Do this: Write out the records line for line, starting at the very beginning and going on through the line that contains "3009 centimetres". Leave the pictures out of your answer.

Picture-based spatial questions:
● ● ●

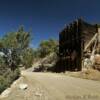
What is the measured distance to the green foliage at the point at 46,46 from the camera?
230 ft

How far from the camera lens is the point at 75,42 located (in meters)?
34.9

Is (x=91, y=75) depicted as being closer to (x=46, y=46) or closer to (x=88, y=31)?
(x=88, y=31)

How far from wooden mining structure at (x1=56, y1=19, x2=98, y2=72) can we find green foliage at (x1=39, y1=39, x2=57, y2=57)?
3009 centimetres

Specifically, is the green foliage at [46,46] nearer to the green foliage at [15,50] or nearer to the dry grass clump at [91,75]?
the green foliage at [15,50]

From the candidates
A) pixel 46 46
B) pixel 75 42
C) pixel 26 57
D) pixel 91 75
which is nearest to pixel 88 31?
pixel 75 42

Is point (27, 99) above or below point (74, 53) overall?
below

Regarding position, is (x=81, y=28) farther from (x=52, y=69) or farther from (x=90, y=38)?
(x=52, y=69)

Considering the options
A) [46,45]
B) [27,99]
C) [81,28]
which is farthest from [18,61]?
[46,45]

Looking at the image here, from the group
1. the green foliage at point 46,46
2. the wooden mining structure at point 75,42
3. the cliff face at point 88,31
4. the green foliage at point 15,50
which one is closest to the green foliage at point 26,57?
the green foliage at point 15,50

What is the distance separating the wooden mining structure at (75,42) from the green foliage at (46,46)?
3009cm

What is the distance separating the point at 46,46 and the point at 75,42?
36942 millimetres

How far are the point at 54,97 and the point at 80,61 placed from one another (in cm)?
2171

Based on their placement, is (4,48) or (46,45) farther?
(46,45)

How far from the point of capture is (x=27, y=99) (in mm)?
10500
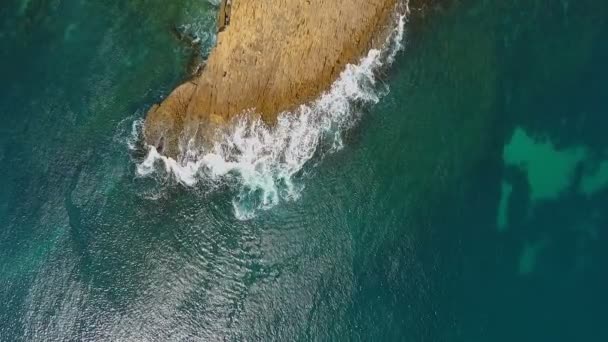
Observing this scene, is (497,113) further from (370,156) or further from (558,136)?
(370,156)

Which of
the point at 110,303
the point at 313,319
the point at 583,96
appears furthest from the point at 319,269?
the point at 583,96

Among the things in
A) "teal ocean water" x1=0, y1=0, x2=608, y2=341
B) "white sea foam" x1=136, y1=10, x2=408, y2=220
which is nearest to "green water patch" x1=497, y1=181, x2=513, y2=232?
"teal ocean water" x1=0, y1=0, x2=608, y2=341

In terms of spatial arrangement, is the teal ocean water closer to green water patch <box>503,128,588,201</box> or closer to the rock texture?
green water patch <box>503,128,588,201</box>

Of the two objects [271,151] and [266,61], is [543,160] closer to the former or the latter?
[271,151]

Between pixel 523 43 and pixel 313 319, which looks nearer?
pixel 313 319

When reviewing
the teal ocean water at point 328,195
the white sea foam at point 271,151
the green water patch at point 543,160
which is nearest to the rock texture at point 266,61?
the white sea foam at point 271,151

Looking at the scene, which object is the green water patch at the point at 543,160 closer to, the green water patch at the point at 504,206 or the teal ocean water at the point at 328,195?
the teal ocean water at the point at 328,195


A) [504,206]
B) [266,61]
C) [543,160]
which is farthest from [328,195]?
[543,160]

● ● ●

Task solution:
What is the measured distance to the green foliage at the point at 46,46 from the camera?
230 ft

How far from the camera lens is the point at 75,42 located (in meters)?
34.9

Is (x=91, y=75) depicted as being closer to (x=46, y=46) or closer to (x=88, y=31)?
(x=88, y=31)

How far from wooden mining structure at (x1=56, y1=19, x2=98, y2=72) can we find green foliage at (x1=39, y1=39, x2=57, y2=57)?
3009 centimetres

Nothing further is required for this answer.